衣類もスマートフォンも買ってもらい、感謝で胸がいっぱいだ。
お礼を伝えると、トオルは微笑みながら、
「大丈夫さ。さて、残りは じゅなが ここで生きていく為に必要な雑貨を揃えるだけだな。ただ、その前に…お昼にしよう!」
と言う。
お待ちかねの昼食だ。
気付けばお昼も過ぎており、私のお腹はすっかり空いている。
私は、この世界の食が凄く気になっている。
なぜなら、コンビニの食べ物が美味しすぎたからだ。
「じゅな、お昼は何食べたいとかあるか?」
トオルはリクエストを聞いてきた。
私は目をキラキラ輝かせ、よだれが出そうになっている。
…いろいろ食べてみたいのだが、やはり最初に食べたアレをもう一度食べたい!
「ニクマン!」
私は迷わず、ニクマンを所望した。
「せっかく、買い物に来ているから、コンビニじゃない方がいいな。」
とトオルは言って、スマホを取り出す。
ネットを使い"ケンサク"をしているそうだ。
「…こんな使い方も出来るのね。」
ますます早くスマホを扱えるようになりたい。
「おっ!じゅな近くに中華屋さんがあるぞ!肉まんも食べられるし、そこに行こう!」
私達は"チュウカ料理"?とやらが食べられるお店へと向かうことにする。
今日のこの後の予定や、明日からのことを話しながら歩いていると、なにやら不思議な美味しい匂いがしだした。
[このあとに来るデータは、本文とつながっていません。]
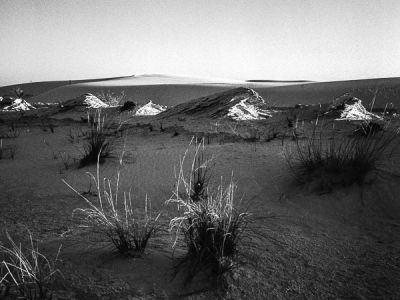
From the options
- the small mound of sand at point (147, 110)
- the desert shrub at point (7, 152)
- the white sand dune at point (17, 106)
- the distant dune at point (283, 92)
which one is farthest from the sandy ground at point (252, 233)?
the distant dune at point (283, 92)

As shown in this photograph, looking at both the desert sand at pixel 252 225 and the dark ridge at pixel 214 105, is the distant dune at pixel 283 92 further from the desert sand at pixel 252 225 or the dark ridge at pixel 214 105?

お店から美味しい!と言わんばかりの匂いが溢れている。
「…これは絶対に美味しいに決まっているね。」
さっそく中に入り、トオルに料理を注文してもらった。
お待ちかねの ニクマン がお店の人によって蒸し器ごとテーブルに運ばれる。
ちなみに"チュウカマン"とお店には書かれていた。
他にも"エビチリ""フカヒレスープ""ブタノカクニ"など他にもいろんな食べ物が運ばれて来たのだが、私はまっさきにニクマンを選ぶ。
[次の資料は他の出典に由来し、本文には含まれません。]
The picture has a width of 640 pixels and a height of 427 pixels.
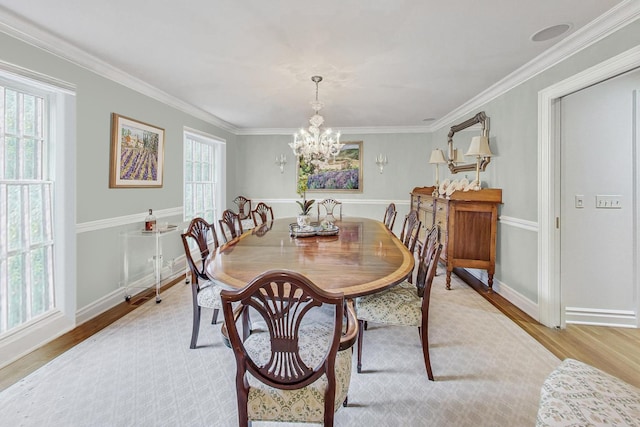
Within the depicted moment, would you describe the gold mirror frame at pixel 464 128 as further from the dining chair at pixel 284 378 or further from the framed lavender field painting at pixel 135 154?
the framed lavender field painting at pixel 135 154

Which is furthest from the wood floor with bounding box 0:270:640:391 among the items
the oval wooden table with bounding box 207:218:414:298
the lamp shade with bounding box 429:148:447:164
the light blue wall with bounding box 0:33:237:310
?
the lamp shade with bounding box 429:148:447:164

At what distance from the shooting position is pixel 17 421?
1.58 metres

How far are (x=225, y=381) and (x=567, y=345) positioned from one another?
2.58 m

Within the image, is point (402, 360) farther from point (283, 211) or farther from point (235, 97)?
point (283, 211)

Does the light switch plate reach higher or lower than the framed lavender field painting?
lower

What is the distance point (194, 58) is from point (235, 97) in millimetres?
1266

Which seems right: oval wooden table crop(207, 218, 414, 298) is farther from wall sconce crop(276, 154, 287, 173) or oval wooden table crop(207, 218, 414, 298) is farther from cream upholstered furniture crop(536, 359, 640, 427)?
wall sconce crop(276, 154, 287, 173)

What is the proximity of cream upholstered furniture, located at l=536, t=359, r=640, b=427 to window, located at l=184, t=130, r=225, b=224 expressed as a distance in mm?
4662

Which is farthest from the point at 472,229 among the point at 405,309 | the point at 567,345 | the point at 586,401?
the point at 586,401

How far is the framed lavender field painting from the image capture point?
3096 millimetres

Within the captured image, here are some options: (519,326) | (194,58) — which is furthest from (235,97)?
(519,326)

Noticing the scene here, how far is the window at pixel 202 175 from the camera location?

コンビニよりも食感がふかふかで、食べると中から肉汁が溢れて来る。
「…ぉ、おいひい!」
私は感動で涙が溢れそうになった。
やはり私の中でニクマンがナンバーワン料理だ。
そんな私を見て、トオルはニコッと笑う。
「じゅな、食べながら喋らないの」
優しいトーンで叱るトオルに、私はなんだか心が救われた。
この世界で生きることに不安がないわけないし、強制転移された理由もずっと気になっているわけで…
何気ないやりとりの中に、暖かさを感じる。
…やはり、元・勇者は伊達じゃないね。